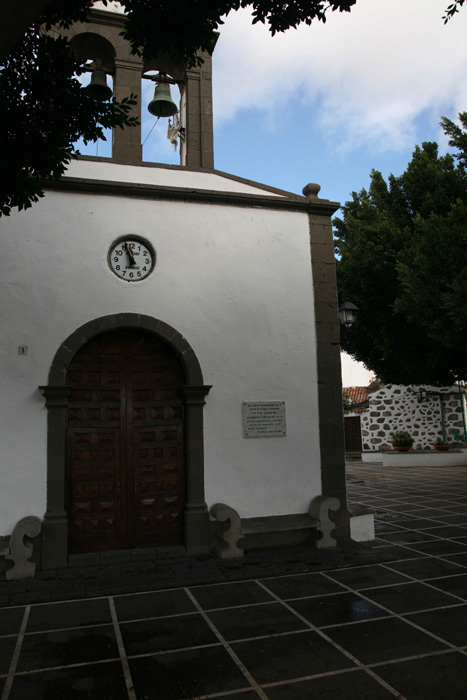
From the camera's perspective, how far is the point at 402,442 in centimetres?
1667

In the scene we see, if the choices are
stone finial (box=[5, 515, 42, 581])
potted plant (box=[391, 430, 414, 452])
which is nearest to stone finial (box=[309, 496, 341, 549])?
stone finial (box=[5, 515, 42, 581])

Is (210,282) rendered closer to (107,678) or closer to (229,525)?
(229,525)

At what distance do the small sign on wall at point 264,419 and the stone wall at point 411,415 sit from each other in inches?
493

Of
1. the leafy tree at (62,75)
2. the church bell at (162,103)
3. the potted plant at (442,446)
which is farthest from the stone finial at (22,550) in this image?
the potted plant at (442,446)

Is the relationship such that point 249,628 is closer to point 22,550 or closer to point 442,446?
point 22,550

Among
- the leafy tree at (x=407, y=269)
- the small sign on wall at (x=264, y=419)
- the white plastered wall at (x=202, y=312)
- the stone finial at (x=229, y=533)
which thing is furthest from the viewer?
Answer: the leafy tree at (x=407, y=269)

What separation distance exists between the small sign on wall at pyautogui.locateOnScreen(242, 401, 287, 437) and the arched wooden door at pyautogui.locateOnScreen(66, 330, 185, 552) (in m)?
0.76

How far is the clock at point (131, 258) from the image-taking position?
5980 millimetres

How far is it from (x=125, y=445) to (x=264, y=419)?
1.61 metres

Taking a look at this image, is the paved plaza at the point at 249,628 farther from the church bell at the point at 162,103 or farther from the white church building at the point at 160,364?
the church bell at the point at 162,103

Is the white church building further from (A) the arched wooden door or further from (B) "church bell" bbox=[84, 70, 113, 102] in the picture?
(B) "church bell" bbox=[84, 70, 113, 102]

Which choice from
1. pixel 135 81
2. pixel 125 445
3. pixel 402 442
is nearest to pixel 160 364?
pixel 125 445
····················
- [Written request]: Copy every entry word for word, but omit the pictures.

- [Written answer]:
From the camera's perspective, how far is the point at 402,442 in centimetres?
1667

In the scene we see, if the choices are
stone finial (box=[5, 515, 42, 581])
potted plant (box=[391, 430, 414, 452])
which is nearest to stone finial (box=[309, 496, 341, 549])?
stone finial (box=[5, 515, 42, 581])

Is (210,282) rendered closer to (107,678) or closer to (229,525)?
(229,525)

At what distance do the small sign on wall at point 264,419 and the stone wall at point 411,415 sit from each other in inches?
493

Of
1. the leafy tree at (62,75)
2. the church bell at (162,103)
3. the potted plant at (442,446)
which is farthest from the stone finial at (22,550) in this image?
the potted plant at (442,446)

Is the relationship such that point 249,628 is closer to point 22,550 or closer to point 442,446?
point 22,550

Among
- the leafy tree at (x=407, y=269)
- the small sign on wall at (x=264, y=419)
- the white plastered wall at (x=202, y=312)
- the stone finial at (x=229, y=533)
which thing is furthest from the viewer?
Answer: the leafy tree at (x=407, y=269)

What separation distance exists between the small sign on wall at pyautogui.locateOnScreen(242, 401, 287, 437) and the arched wooden door at pyautogui.locateOnScreen(66, 330, 185, 552) (in m)?
0.76

How far is the clock at point (131, 258) from the image-taking position?
5980 millimetres

How far is it from (x=125, y=445) to (x=264, y=419)?
1.61 metres

Taking a look at this image, is the paved plaza at the point at 249,628 farther from the church bell at the point at 162,103 or farther from the white church building at the point at 160,364?
the church bell at the point at 162,103

Is the white church building further from (A) the arched wooden door or further from (B) "church bell" bbox=[84, 70, 113, 102] in the picture?
(B) "church bell" bbox=[84, 70, 113, 102]

Which choice from
1. pixel 135 81
2. pixel 125 445
3. pixel 402 442
is nearest to pixel 160 364?
pixel 125 445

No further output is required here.